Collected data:
'''

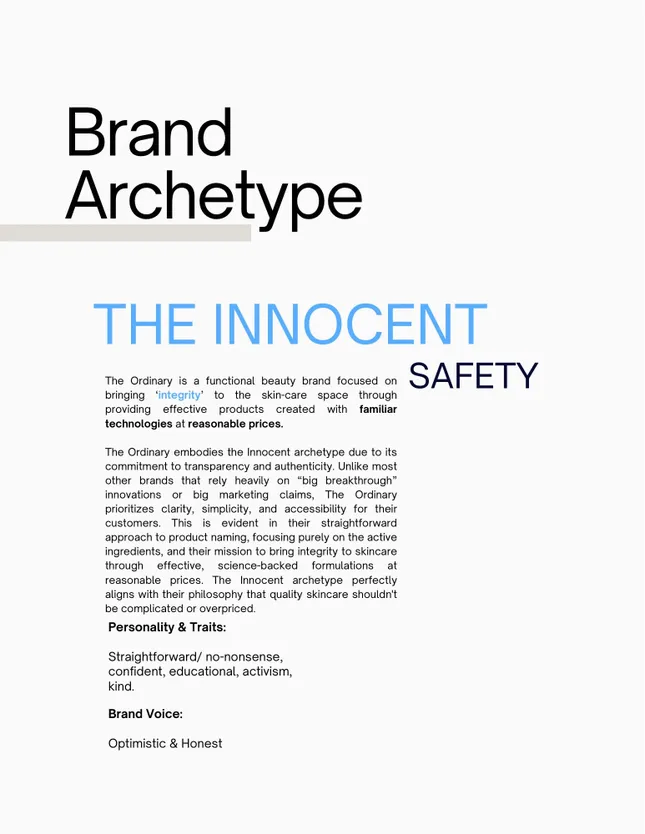 Brand Archetype

THE INNOCENT

SAFETY

The Ordinary is a functional beauty brand focused on bringing 'integrity' to the skin-care space through providing effective products created with familiar technologies at reasonable prices.

The Ordinary embodies the Innocent archetype due to its commitment to transparency and authenticity. Unlike most other brands that rely heavily on "big breakthrough" innovations or big marketing claims, The Ordinary prioritizes clarity, simplicity, and accessibility for their customers. This is evident in their straightforward approach to product naming, focusing purely on the active ingredients, and their mission to bring integrity to skincare through effective, science-backed formulations at reasonable prices. The Innocent archetype perfectly aligns with their philosophy that quality skincare shouldn't be complicated or overpriced.

Personality & Traits:

Straightforward/ no-nonsense, confident, educational, activism, kind.

Brand Voice:

Optimistic & Honest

'''

**Instructions for the task**: Copy out the records exactly; the pictures stay behind.

**Answer to the problem**:
 Brand Archetype

THE INNOCENT

SAFETY

The Ordinary is a functional beauty brand focused on bringing 'integrity' to the skin-care space through providing effective products created with familiar technologies at reasonable prices.

The Ordinary embodies the Innocent archetype due to its commitment to transparency and authenticity. Unlike most other brands that rely heavily on "big breakthrough" innovations or big marketing claims, The Ordinary prioritizes clarity, simplicity, and accessibility for their customers. This is evident in their straightforward approach to product naming, focusing purely on the active ingredients, and their mission to bring integrity to skincare through effective, science-backed formulations at reasonable prices. The Innocent archetype perfectly aligns with their philosophy that quality skincare shouldn't be complicated or overpriced.

Personality & Traits:

Straightforward/ no-nonsense, confident, educational, activism, kind.

Brand Voice:

Optimistic & Honest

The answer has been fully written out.